** SUPPLIED MATERIAL follows **
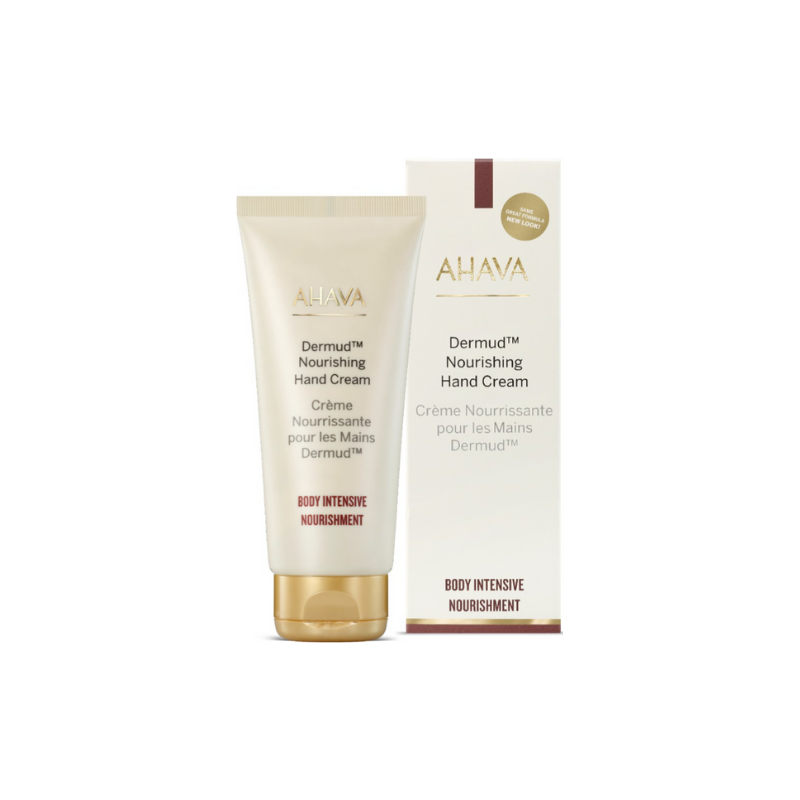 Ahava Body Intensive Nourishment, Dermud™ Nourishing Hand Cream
** End of SUPPLIED MATERIAL **
** SUPPLIED MATERIAL follows **
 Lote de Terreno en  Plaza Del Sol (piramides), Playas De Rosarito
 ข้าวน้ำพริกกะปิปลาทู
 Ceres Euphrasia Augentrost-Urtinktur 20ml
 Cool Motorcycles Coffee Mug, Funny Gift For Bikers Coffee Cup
** End of SUPPLIED MATERIAL **
** SUPPLIED MATERIAL follows **
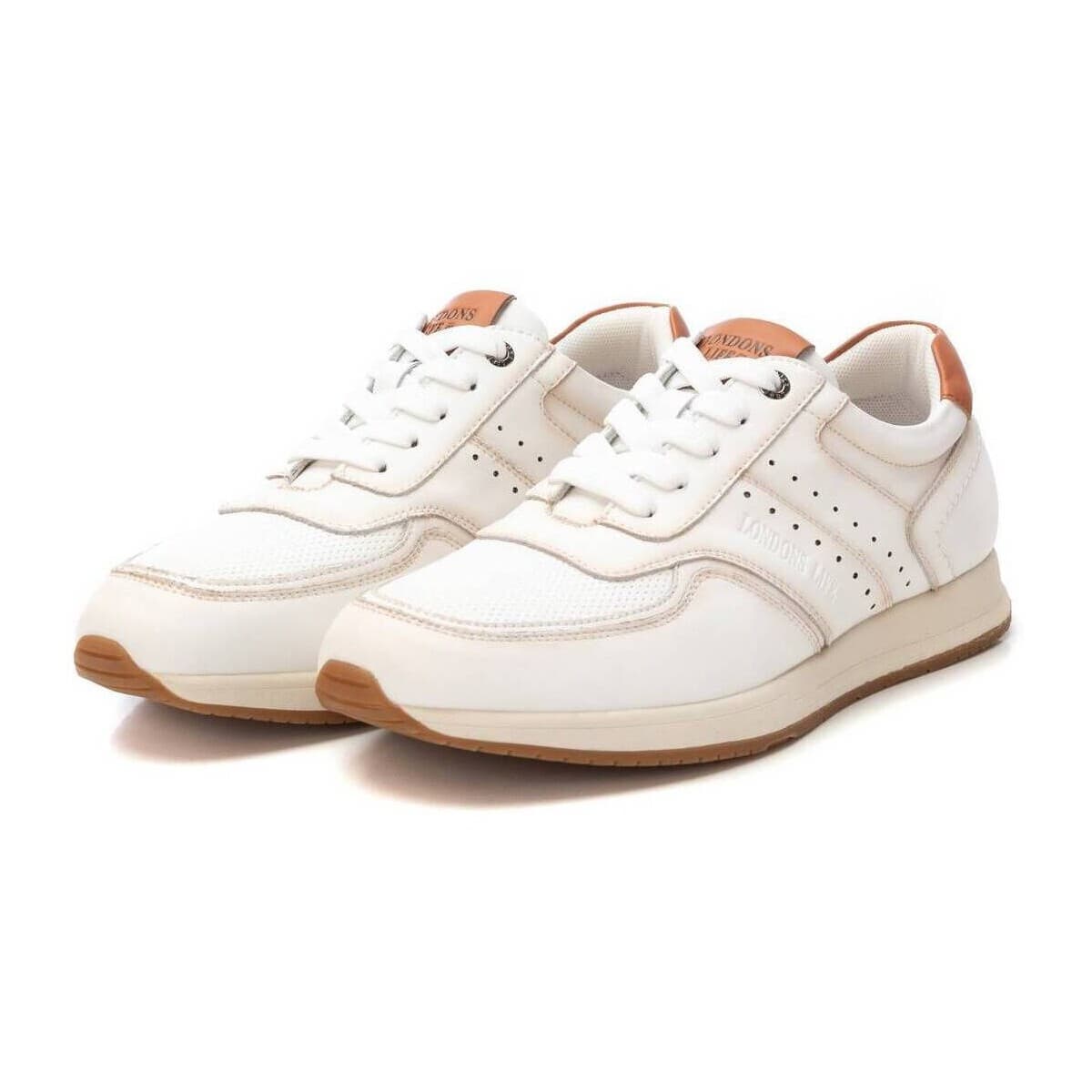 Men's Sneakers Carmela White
** End of SUPPLIED MATERIAL **
:: JOB ITEM ::
Express the listing from the line containing "Lote de Terreno" through the line containing "Cool Motorcycles Coffee" as a numbered list, omitting any blank lines.

:: EXERCISE RESPONSE ::
1.  Lote de Terreno en  Plaza Del Sol (piramides), Playas De Rosarito
2.  ข้าวน้ำพริกกะปิปลาทู
3.  Ceres Euphrasia Augentrost-Urtinktur 20ml
4.  Cool Motorcycles Coffee Mug, Funny Gift For Bikers Coffee Cup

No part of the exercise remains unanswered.